Pandangan Netral: Strategi Bahasa dan Diplomasi
Para pakar menilai bahwa perebutan narasi bahasa antara istilah “Laut Ambalat” dan “Laut Sulawesi” merupakan bagian dari strategi memperkuat klaim kedaulatan. Penggunaan terminologi resmi dalam diplomasi dan dokumen publik dapat mempengaruhi persepsi hukum internasional.
Indonesia mengandalkan argumentasi berdasarkan UNCLOS 1982 dan peta historis yang memperlihatkan wilayah tersebut masuk dalam Zona Ekonomi Eksklusif (ZEE) Indonesia. Sebaliknya, Malaysia menafsirkan keputusan ICJ 2002 sebagai landasan bagi klaimnya, meskipun tidak ada penetapan batas maritim yang eksplisit.
Sementara itu, pendekatan pragmatis melalui joint development dinilai sebagai langkah diplomasi praktis. Skema ini memungkinkan kedua negara memanfaatkan sumber daya alam bersama sambil menunda konfrontasi mengenai batas wilayah sebuah model yang pernah diterapkan di beberapa wilayah sengketa maritim di dunia.
Kesimpulan
Sengketa Laut Ambalang menunjukkan bahwa isu kedaulatan maritim bukan hanya persoalan garis batas di peta, tetapi juga menyangkut identitas, keamanan, dan kepentingan ekonomi strategis. Ketegangan terbaru ini memperlihatkan bagaimana faktor bahasa, sejarah, dan geopolitik saling berkelindan.
Meskipun perselisihan hukum belum terselesaikan, sikap kedua negara yang membuka pintu bagi pengembangan bersama menjadi sinyal positif. Kerja sama berbasis kepentingan bersama dapat menjadi kunci meredakan tensi, menjaga stabilitas kawasan, serta memastikan pemanfaatan sumber daya laut secara berkelanjutan.

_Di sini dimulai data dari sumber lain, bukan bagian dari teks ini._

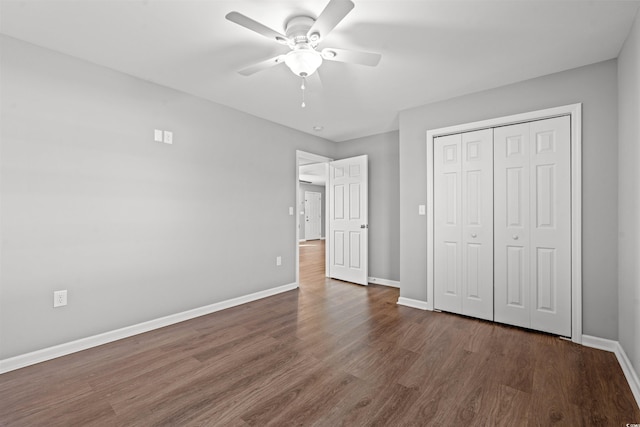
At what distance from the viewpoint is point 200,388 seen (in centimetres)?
195

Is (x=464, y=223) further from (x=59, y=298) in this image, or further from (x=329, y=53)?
(x=59, y=298)

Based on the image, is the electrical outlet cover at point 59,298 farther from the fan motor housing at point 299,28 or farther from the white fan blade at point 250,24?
the fan motor housing at point 299,28

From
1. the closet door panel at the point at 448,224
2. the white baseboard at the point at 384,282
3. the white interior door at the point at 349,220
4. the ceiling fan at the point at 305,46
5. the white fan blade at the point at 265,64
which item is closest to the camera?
the ceiling fan at the point at 305,46

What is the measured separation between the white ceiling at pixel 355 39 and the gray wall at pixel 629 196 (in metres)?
0.27

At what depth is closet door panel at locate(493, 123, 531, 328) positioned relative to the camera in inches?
113

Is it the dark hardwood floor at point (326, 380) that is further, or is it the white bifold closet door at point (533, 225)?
the white bifold closet door at point (533, 225)

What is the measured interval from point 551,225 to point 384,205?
2.29m

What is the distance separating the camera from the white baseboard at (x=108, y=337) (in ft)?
7.22

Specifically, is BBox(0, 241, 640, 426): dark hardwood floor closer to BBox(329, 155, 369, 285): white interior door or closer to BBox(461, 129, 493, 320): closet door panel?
BBox(461, 129, 493, 320): closet door panel

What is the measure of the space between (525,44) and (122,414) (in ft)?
12.4

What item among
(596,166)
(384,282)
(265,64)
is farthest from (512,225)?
(265,64)

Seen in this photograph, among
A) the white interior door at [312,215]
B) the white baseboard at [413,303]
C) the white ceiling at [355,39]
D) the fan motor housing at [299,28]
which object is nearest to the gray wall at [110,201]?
the white ceiling at [355,39]

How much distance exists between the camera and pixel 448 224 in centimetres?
335

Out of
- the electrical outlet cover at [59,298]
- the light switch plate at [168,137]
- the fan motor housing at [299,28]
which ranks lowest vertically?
the electrical outlet cover at [59,298]
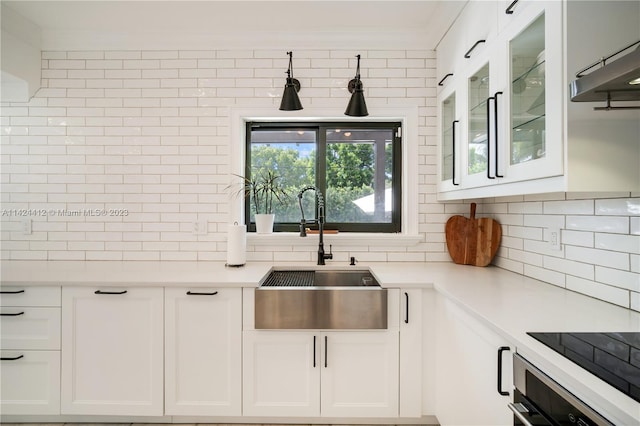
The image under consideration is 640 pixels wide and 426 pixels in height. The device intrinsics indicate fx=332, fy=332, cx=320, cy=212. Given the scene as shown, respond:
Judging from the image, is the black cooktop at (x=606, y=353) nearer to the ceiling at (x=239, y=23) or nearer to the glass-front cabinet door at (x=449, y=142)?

Bagi kawasan Asia Tenggara, cara Indonesia dan Malaysia menangani sengketa ini akan menjadi tolok ukur penting bagi efektivitas diplomasi regional. Apabila dikelola dengan baik, Laut Ambalang tidak hanya akan menjadi sorotan dunia karena konflik, tetapi juga karena keberhasilan kerja sama lintas batas yang dapat menjadi model bagi penyelesaian sengketa maritim global.